[Data]
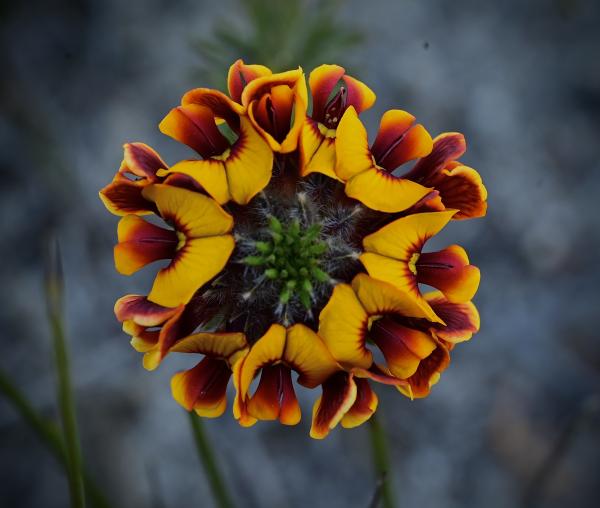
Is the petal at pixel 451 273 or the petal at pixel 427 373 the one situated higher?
the petal at pixel 451 273

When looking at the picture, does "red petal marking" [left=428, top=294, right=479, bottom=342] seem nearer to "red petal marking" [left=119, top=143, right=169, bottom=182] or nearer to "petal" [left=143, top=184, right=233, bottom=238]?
"petal" [left=143, top=184, right=233, bottom=238]

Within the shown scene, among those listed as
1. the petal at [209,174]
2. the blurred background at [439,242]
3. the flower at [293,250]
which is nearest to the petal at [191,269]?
the flower at [293,250]

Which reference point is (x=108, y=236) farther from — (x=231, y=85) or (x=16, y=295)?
(x=231, y=85)

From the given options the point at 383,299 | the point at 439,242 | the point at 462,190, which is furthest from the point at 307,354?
the point at 439,242

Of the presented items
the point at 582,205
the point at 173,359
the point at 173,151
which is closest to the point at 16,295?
the point at 173,359

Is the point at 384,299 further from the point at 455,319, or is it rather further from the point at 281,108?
the point at 281,108

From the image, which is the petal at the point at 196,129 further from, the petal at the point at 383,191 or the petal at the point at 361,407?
the petal at the point at 361,407
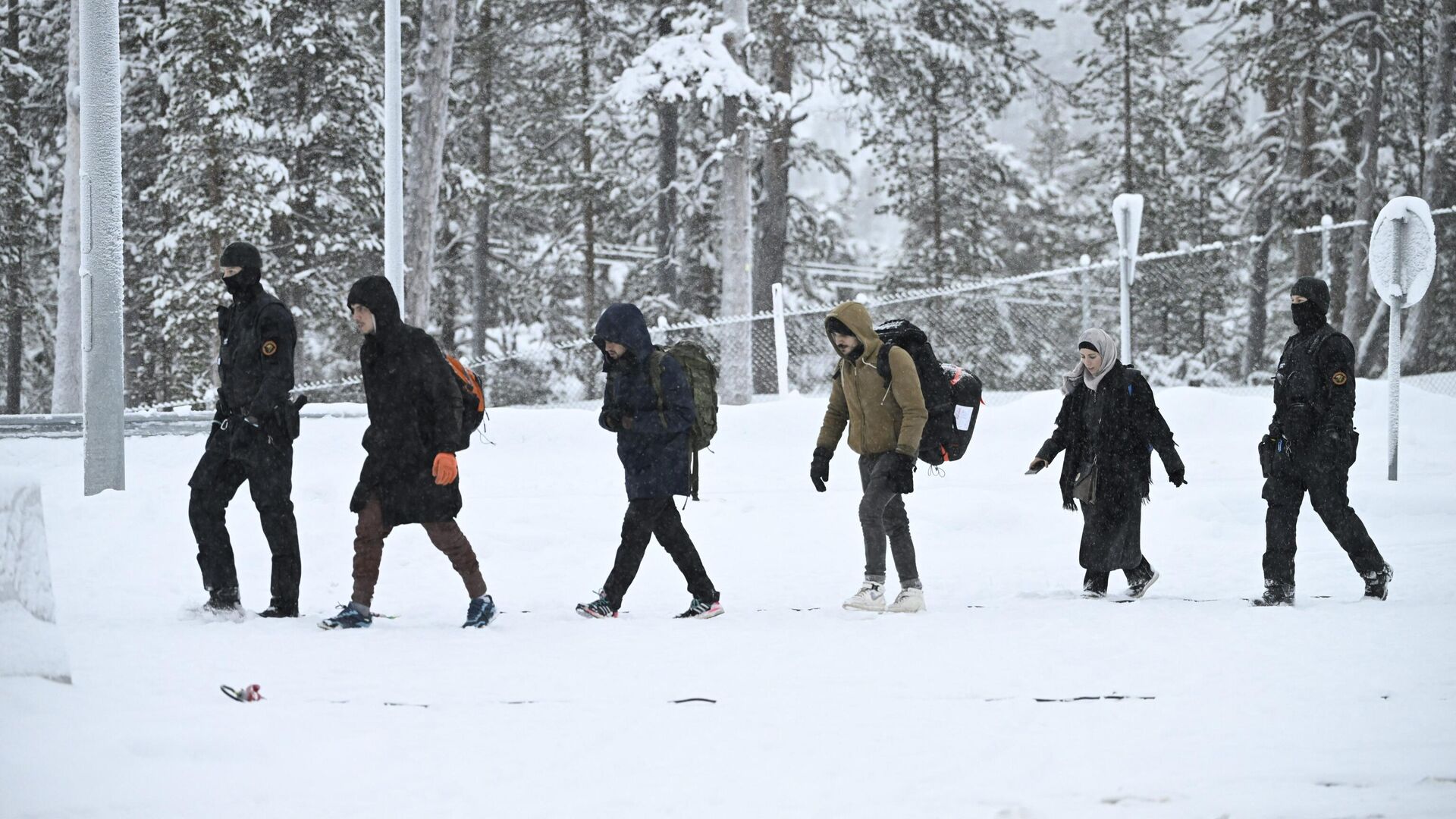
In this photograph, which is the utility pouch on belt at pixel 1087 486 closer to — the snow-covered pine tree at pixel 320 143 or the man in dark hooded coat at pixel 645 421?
the man in dark hooded coat at pixel 645 421

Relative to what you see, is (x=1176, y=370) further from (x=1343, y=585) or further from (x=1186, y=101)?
(x=1343, y=585)

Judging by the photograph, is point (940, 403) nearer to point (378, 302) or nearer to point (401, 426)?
point (401, 426)

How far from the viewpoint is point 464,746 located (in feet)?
14.8

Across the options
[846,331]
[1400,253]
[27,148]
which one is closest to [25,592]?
[846,331]

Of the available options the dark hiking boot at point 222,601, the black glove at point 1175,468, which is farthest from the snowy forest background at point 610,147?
the black glove at point 1175,468

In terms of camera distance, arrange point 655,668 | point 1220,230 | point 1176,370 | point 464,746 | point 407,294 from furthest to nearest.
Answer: point 1220,230 < point 1176,370 < point 407,294 < point 655,668 < point 464,746

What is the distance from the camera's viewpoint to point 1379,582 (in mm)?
7555

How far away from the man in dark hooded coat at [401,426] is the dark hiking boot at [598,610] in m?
0.94

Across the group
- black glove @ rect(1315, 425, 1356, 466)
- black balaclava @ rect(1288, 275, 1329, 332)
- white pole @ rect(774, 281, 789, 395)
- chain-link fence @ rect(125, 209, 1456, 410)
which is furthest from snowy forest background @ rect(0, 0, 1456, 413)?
→ black glove @ rect(1315, 425, 1356, 466)

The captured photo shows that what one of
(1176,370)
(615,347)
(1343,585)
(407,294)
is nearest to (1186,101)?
(1176,370)

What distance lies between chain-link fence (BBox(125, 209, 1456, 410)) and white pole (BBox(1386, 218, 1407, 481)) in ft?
7.67

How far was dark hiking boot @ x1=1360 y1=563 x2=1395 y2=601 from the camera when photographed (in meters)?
7.55

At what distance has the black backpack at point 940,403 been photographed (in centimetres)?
756

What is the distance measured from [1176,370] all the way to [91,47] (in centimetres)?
2520
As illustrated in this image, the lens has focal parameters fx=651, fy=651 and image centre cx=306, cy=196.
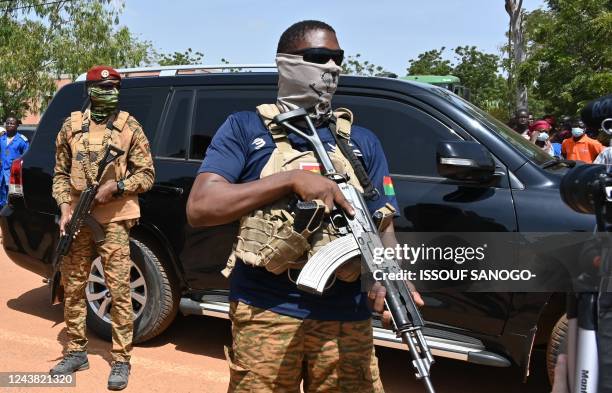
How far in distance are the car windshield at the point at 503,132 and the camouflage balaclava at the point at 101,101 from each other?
1877 millimetres

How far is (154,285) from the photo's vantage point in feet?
14.1

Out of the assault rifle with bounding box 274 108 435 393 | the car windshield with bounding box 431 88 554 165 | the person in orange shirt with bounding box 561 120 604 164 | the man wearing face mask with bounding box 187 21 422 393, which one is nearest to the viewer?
the assault rifle with bounding box 274 108 435 393

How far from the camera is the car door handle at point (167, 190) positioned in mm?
4176

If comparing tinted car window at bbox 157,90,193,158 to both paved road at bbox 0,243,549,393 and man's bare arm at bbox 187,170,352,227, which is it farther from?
man's bare arm at bbox 187,170,352,227

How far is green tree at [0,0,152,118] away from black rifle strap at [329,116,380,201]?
2104 cm

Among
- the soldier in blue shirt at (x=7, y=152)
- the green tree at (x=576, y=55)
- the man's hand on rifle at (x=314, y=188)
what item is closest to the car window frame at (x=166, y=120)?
the man's hand on rifle at (x=314, y=188)

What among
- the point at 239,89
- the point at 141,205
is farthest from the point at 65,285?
the point at 239,89

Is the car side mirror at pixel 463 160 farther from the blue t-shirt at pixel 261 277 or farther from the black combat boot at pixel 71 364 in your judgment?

[Your objective]
Omitting all images, retype each line of the records precisely.

[Reply]
Is the petal at pixel 451 273 or the petal at pixel 427 373 the one situated higher?
the petal at pixel 451 273

When looking at the picture, does "red petal marking" [left=428, top=294, right=479, bottom=342] seem nearer to "red petal marking" [left=119, top=143, right=169, bottom=182] or nearer to "petal" [left=143, top=184, right=233, bottom=238]?
"petal" [left=143, top=184, right=233, bottom=238]

Within the shown scene, among those listed as
1. the petal at [209,174]
2. the blurred background at [439,242]
3. the flower at [293,250]
which is nearest to the petal at [191,269]?
the flower at [293,250]

Which reference point is (x=108, y=236) farther from — (x=231, y=85) or (x=16, y=295)?
(x=231, y=85)

From the given options the point at 383,299 | the point at 439,242 | the point at 462,190, which is furthest from the point at 307,354?
the point at 439,242

Of the presented items
the point at 582,205
the point at 173,359
the point at 173,151
which is closest to the point at 16,295?
the point at 173,359

Is the point at 384,299 further from the point at 455,319, or is it rather further from the point at 281,108?
the point at 281,108

From the image, which is the petal at the point at 196,129 further from, the petal at the point at 383,191 or the petal at the point at 361,407?
the petal at the point at 361,407
In this photograph, which is the utility pouch on belt at pixel 1087 486 closer to — the snow-covered pine tree at pixel 320 143 or the man in dark hooded coat at pixel 645 421?
the man in dark hooded coat at pixel 645 421

Relative to what you see, is (x=1176, y=370) further from (x=1343, y=585) or further from (x=1186, y=101)?
(x=1343, y=585)

Judging by the photograph, is point (940, 403) nearer to point (378, 302) or nearer to point (401, 426)?
point (401, 426)

How far from the viewpoint is point 464,746 located (in feet)?
14.8

Across the options
[846,331]
[1400,253]
[27,148]
which one is closest to [25,592]?
[846,331]

Of the available options the dark hiking boot at point 222,601, the black glove at point 1175,468, which is farthest from the snowy forest background at point 610,147?
the black glove at point 1175,468

In terms of camera distance, arrange point 655,668 | point 1220,230 | point 1176,370 | point 464,746 | point 407,294 from furthest to nearest.
Answer: point 1220,230 < point 1176,370 < point 407,294 < point 655,668 < point 464,746

What is the distance from the camera's viewpoint to point 1379,582 (in mm)?
7555

How far away from the man in dark hooded coat at [401,426] is the dark hiking boot at [598,610] in m?
0.94

Across the group
- black glove @ rect(1315, 425, 1356, 466)
- black balaclava @ rect(1288, 275, 1329, 332)
- white pole @ rect(774, 281, 789, 395)
- chain-link fence @ rect(125, 209, 1456, 410)
which is furthest from snowy forest background @ rect(0, 0, 1456, 413)?
→ black glove @ rect(1315, 425, 1356, 466)

The captured photo shows that what one of
(1176,370)
(615,347)
(1343,585)
(407,294)
is nearest to (1186,101)?
(1176,370)

What distance lies between chain-link fence (BBox(125, 209, 1456, 410)) and white pole (BBox(1386, 218, 1407, 481)) in ft?
7.67

How far was dark hiking boot @ x1=1360 y1=563 x2=1395 y2=601 from the camera when photographed (in meters)?
7.55

At what distance has the black backpack at point 940,403 been photographed (in centimetres)?
756

What is the distance measured from [1176,370] all the way to [91,47] (in centimetres)?
2520
As illustrated in this image, the lens has focal parameters fx=651, fy=651 and image centre cx=306, cy=196.
How far in distance are the car windshield at the point at 503,132 and the camouflage balaclava at the point at 101,101 from each other?
1877 millimetres

How far is (154,285) from the photo's vantage point in feet?
14.1

Out of the assault rifle with bounding box 274 108 435 393 | the car windshield with bounding box 431 88 554 165 | the person in orange shirt with bounding box 561 120 604 164 | the man wearing face mask with bounding box 187 21 422 393, which one is nearest to the viewer?
the assault rifle with bounding box 274 108 435 393

How far from the camera is the car door handle at point (167, 190) positioned in mm?
4176

If comparing tinted car window at bbox 157,90,193,158 to both paved road at bbox 0,243,549,393 and man's bare arm at bbox 187,170,352,227, which is it farther from?
man's bare arm at bbox 187,170,352,227

How far is green tree at [0,0,152,118] away from black rifle strap at [329,116,380,201]?
2104 cm

Among
- the soldier in blue shirt at (x=7, y=152)
- the green tree at (x=576, y=55)
- the man's hand on rifle at (x=314, y=188)
what item is closest to the car window frame at (x=166, y=120)?
the man's hand on rifle at (x=314, y=188)

What among
- the point at 239,89
- the point at 141,205
is farthest from the point at 65,285?
the point at 239,89

Is the car side mirror at pixel 463 160 farther from the blue t-shirt at pixel 261 277 or farther from the black combat boot at pixel 71 364 in your judgment?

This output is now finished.